8. Responds to all requests for documents required for timely claims adjudication and prompt patient customer service.

9.Performs in accordance with accepted procedure and responds to special requests by management in a timely and accurate manner.

10. Adheres to the policies and procedures. Uses tact and courtesy in all interactions including but not limited to staff, patients and payers. Promotes a positive image and supports management in goals and objectives. Handles inquiries and complaints discreetly and effectively.

Minimum Requirements

High school plus two years of formal training or education in Health Occupations, Business or related or Associate Degree

Two years or more experience in Hospital or Physician Accounts Billing/health information technology/Third party insurance/Patient Accounting/Hospital or Physician Revenue Cycle operations

One year related experience may be substituted for one year of education up to two years

A four year degree in health related field may substitute for 1 year of required experience

Windows based PC skills to include Excel

General Statement

It is the goal of Vidant Health and its entities to employ the most qualified individual who best matches the requirements for the vacant position.

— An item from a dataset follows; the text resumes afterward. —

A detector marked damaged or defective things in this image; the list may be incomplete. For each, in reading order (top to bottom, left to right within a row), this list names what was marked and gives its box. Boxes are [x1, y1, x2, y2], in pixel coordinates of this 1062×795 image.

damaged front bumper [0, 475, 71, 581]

Offers of employment are subject to successful completion of all pre-employment screenings, which may include an occupational health screening, criminal record check, education, reference, and licensure verification.

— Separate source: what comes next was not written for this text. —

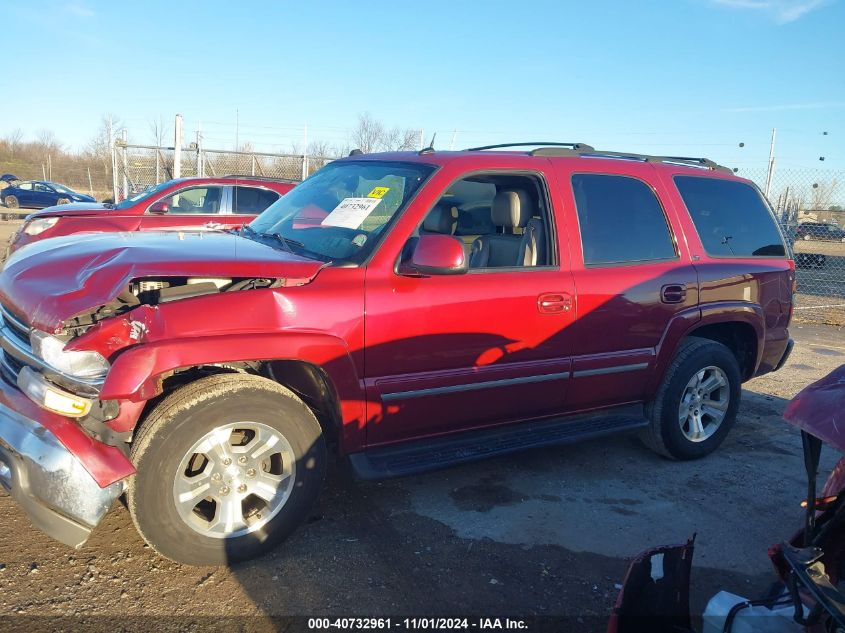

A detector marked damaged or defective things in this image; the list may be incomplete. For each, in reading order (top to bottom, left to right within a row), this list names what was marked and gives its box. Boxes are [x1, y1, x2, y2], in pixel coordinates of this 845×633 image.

crumpled hood [0, 231, 324, 330]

We value diversity and are proud to be an equal opportunity employer.   Decisions of employment are made based on business needs, job requirements and applicant’s qualifications without regard to race, color, religion, gender, national origin, disability status, protected veteran status, genetic information and testing, family and medical leave, sexual orientation, gender identity or expression or any other status protected by law. We prohibit retaliation against individuals who bring forth any complaint, orally or in writing, to the employer, or against any individuals who assist or participate in the investigation of any complaint.